Mes achats à New York ne furent pas très nombreux, car je ne voulais pas trop me charger, mais les quelques ouvrages que j’acquis furent très orientés « Bibliothèque rouge » et autres projets d’essais. Il y a en effet dans les librairies américaines un rayon que j’apprécie particulièrement: « Cultural studies » ou « Popular studies », qu’ils appellent ça. En clair: des ouvrages sur la culture de masse. Et ladite culture de masse étant mon sujet de prédilection, je trouvai avec joie sur les tablettes de nouveautés un Girl Sleuth – Nancy Drew and the Women Who Created Her. Ecrite par une essayiste au patronyme malencontreux (en français) de Melanie Rehak, il s’agit d’une étude/biographie des créateurs/trices de la jeune détective connue en France sous le nom d’Alice (autrefois en Bibliothèque verte). Et comme tant Nancy Drew que ses « collègues » les Hardy Boys sont vraiment cultes aux USA, venait aussi de sortir un beau livre illustré sur ce sujet. J’ai lu le Rehak tous les soirs et l’ai terminé dans l’avion: fascinant et très intelligent. De l’excellent matériau pour le BR sur les « jeunes détectives » que j’écrirai un jour. Sur les mêmes tablettes trônait également un ouvrage sur les mythes de Frankenstein: y’a bon! Et enfin, une énorme bio de Charles M. Schultz, le créateur des Peanuts.

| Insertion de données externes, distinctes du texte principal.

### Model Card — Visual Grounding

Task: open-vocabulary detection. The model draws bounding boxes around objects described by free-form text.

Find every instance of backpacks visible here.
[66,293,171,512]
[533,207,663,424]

Je dirai par contre que je ne suis pas impressionné par un livre québécois que j’avais échangé avec son auteur contre un BR. Scènes de crimes est, par le vieux spécialiste Norbert Spehner, un panorama/guide de lecture du roman policier contemporain. Las: l’écriture en est incroyablement médiocre. C’est du (mauvais) fanzine: tout en « je », premier degré, aucune analyse, aucun recul, c’est écrit comme l’on discuterait au coin d’un bar ou d’une mailing-list. Et les invectives pleuvent sur le sous-genre « cosy », par exemple, sans construction d’argument. Pourtant, cher ami, il en va du « cosy » comme de toute littérature: 90% ne vaut rien, mais donc 10% est très intéressant. Enfin bref: je m’étonne que les critères éditoriaux québécois permettent de publier un tel livre. Alors qu’un peu de retravail stylistique et un poil d’exigence intellectuelle aurait aisément permis à ce guide de dépasser le stade du fatras de notes persos.